Supreme Court of Idaho
Apr 4, 1929
276 P. 318 (Idaho 1929)

Opinion

No. 5094.

April 4, 1929.

APPEAL from the District Court of the Seventh Judicial District, for Payette County. Hon. B.S. Varian, Judge.

Action to recover judgment on promissory note. Judgment for plaintiff. Affirmed.

Freehafer McClure, for Appellant.

J.P. Pope, for Respondent.

Counsel cite no authorities on points decided.


The appellant in this court, defendant in the trial court, insists that pending the approval of application, in all respects regular and complete, by an investment company for authority to sell its stock and its application for the issuance of licenses to its agents, as required by the provisions of the "Blue Sky Law" of this state, all contracts entered into by such agents on behalf of such investment company are illegal and unenforceable. The question is presented in the following manner: On August 11, 1920, the Payette Cooperative Company filed in the office of the department of commerce and industry, as then required by C. S., sec. 5306, its application, in all respects complete and regular, for authority to sell its stock in this state and its application, pursuant to C. S., sec. 5311, for licenses for two agents. On September 9, 1920, the statement and certificates of registration or licenses were issued. In the meantime and on August 30, 1920, the appellant, Seawell, had purchased, through one of these agents, stock in the company. Some two years later the company made an assignment of its property to the plaintiff for the benefit of its creditors. This suit was instituted by the assignee to recover judgment on the note. From the judgment of recovery entered by the trial court when the facts were made to appear as above the defendant has appealed.

It was stipulated by the parties and found by the court that prior to the execution of the note sued upon the Payette Cooperative Company had filed the documents required by C. S., sec, 5306, had paid the fee, had registered its agents and applied for the issuance of licenses and had paid the fee fixed by C. S., sec. 5311. The statement and certificate of registration were ultimately, but after the transaction here involved, issued.

By the provisions of C. S., sec. 5306 every investment company "before offering or attempting to sell any stocks . . . . to any person . . . . or transacting any business whatever in this state" except the preparation of the documents required "shall file in the office of the department of commerce and industry" (now finance) certain documents therein enumerated and pay a filing fee. C. S., sec. 5310, provides that it shall not be lawful for any investment company to transact any business "until it shall have filed the papers and documents provided for." C. S., sec. 5309, makes it the duty of the department to examine the documents filed and, if deemed advisable, to make a detailed examination of the investment company's affairs and if it finds certain matters to be true to issue to the company a statement to that effect. If, however, the department finds contrary facts to be true, it must in writing notify the investment company of its findings "and it shall be unlawful for such company to do any further business in the state" until it shall conform to the requirements of the act. C. S., sec. 5311, authorizes the appointment of agents but provides that no agent shall do any business for the investment company until he shall have registered with the department. By the provisions of C. S., sec. 5317, it is made a crime for an agent to sell stock or for the company or its agents to do business when the provisions of the chapter have not been complied with.

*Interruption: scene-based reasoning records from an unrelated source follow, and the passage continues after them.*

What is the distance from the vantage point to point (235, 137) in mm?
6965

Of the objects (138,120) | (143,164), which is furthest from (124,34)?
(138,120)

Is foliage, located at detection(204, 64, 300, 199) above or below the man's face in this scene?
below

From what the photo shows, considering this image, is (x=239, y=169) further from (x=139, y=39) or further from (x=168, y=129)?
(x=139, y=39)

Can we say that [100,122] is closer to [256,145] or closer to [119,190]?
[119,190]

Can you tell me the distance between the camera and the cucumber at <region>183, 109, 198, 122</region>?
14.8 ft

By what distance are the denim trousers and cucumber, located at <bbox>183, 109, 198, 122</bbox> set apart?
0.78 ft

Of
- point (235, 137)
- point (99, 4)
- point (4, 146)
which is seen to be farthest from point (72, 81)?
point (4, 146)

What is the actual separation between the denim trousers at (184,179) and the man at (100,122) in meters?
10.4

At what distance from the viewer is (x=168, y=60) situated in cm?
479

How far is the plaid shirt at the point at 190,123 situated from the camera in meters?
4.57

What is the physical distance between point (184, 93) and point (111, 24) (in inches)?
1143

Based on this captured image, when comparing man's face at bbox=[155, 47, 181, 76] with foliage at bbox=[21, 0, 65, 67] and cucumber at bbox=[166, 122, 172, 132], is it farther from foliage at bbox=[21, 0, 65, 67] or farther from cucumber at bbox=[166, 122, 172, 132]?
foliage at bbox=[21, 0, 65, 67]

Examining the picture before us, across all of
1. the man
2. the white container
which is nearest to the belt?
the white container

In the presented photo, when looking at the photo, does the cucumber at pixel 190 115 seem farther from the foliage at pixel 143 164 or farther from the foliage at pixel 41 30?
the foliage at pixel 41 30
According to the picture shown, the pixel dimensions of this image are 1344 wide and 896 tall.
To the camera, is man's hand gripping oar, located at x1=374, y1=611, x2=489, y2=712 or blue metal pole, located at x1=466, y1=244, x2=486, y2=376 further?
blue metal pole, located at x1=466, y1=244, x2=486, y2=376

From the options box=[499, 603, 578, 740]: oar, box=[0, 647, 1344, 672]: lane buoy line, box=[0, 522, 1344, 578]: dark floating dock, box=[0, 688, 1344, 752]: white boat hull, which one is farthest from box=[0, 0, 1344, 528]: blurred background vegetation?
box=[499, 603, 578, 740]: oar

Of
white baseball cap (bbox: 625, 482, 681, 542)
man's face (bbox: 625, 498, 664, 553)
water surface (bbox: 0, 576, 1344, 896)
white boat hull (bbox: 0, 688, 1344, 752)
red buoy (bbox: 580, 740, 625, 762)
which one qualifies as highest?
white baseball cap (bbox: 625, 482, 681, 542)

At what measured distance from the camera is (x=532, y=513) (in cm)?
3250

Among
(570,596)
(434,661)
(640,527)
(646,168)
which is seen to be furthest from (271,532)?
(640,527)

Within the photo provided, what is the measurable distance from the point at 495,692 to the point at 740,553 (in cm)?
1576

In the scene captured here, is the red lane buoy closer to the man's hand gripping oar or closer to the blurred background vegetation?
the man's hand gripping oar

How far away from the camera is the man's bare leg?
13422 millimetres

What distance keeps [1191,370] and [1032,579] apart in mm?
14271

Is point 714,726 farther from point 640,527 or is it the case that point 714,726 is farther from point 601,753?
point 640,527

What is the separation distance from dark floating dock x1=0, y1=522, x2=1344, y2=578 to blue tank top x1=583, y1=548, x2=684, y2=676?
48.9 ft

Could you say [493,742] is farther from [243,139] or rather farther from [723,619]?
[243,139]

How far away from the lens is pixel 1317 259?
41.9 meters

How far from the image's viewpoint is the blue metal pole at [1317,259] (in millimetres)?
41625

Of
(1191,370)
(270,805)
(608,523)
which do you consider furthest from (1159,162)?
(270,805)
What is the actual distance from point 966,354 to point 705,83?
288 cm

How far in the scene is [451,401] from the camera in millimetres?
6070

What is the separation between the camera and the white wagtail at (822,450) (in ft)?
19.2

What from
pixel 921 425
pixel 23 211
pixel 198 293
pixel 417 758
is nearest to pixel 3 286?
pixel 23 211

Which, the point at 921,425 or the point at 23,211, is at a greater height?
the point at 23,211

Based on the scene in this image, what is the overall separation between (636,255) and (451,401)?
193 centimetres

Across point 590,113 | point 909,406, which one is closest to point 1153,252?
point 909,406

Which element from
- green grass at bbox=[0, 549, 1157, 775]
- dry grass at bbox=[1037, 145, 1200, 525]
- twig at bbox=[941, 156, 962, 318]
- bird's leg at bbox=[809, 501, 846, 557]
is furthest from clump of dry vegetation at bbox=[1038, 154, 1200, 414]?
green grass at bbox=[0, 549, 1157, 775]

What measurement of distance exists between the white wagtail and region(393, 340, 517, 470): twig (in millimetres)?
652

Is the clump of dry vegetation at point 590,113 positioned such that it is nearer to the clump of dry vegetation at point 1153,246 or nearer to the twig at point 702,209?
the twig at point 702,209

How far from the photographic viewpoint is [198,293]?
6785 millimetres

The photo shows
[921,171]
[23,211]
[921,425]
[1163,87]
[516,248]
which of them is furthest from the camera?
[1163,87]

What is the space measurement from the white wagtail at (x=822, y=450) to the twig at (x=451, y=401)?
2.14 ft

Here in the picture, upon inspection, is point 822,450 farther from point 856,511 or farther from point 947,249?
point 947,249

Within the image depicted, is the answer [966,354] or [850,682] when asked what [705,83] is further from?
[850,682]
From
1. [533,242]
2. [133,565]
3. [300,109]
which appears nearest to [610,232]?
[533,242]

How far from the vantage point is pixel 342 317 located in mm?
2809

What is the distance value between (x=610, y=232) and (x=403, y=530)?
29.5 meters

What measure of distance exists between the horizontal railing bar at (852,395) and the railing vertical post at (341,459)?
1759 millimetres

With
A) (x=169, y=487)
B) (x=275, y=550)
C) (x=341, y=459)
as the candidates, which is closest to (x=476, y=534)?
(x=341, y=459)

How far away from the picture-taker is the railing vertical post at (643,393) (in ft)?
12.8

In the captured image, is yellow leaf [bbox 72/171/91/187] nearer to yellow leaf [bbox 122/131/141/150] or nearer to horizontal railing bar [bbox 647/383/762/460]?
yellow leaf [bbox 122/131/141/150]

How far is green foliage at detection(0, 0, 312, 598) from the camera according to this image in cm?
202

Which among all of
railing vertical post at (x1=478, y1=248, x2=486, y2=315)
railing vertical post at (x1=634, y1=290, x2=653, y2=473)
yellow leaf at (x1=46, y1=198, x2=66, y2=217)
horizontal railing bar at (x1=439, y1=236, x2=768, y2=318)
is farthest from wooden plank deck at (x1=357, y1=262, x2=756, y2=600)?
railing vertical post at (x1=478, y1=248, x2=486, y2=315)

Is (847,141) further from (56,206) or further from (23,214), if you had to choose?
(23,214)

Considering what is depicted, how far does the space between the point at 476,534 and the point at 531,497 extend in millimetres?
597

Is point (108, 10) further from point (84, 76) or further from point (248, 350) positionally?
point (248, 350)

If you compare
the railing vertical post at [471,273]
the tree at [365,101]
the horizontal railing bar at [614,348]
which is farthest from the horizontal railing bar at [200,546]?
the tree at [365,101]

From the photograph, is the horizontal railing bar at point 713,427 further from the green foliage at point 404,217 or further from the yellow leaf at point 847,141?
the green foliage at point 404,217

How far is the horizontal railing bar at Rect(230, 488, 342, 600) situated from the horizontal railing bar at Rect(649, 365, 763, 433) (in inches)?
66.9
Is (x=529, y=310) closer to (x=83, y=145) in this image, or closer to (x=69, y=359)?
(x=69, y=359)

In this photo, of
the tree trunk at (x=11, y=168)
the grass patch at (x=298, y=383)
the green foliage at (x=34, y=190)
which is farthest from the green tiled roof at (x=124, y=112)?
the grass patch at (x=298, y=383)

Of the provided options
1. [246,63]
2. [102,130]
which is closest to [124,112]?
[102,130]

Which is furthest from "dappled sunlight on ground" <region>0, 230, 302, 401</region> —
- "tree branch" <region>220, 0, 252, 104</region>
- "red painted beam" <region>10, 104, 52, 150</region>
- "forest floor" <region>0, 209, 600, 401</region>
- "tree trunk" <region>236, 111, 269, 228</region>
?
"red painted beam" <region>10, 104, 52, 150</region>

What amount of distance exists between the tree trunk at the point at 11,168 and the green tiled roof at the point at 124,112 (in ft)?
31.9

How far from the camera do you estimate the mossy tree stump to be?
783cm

Appellant argues that since the act is not a revenue measure, but one enacted for the sole purpose of protecting the credulous investing public from unsubstantial and hazardous investments offered by glib-tongued salesmen who know or respect no restraints either of fact or conscience ( Ashley Rumelin v. Brady, 41 Idaho 160, 238 P. 314; McKinlay v. Javan Mines Co., 42 Idaho 770, 248 P. 473) this court should interpret the act so as to continue the protection which the legislature intended to provide until the department, at its convenience — for no time is fixed within which it must act — makes such examination as it deems advisable and issues the statement; that any other construction would greatly impair the efficacy of the act. Appellant seeks to invoke the rule of statutory construction, many times stated by this court, that in construing a statute the court should take into consideration the object and purpose of the law and of the legislature in enacting the same ( Wood v. Independent School Dist., 21 Idaho 734, 124 P. 780; Sharp v. Brown, 38 Idaho 136, 221 P. 139). Appellant argues that the application of this rule requires that it be held that all contracts entered into before the issuance of the statement of compliance by the department or with an agent before the issuance of certificate of registration are illegal.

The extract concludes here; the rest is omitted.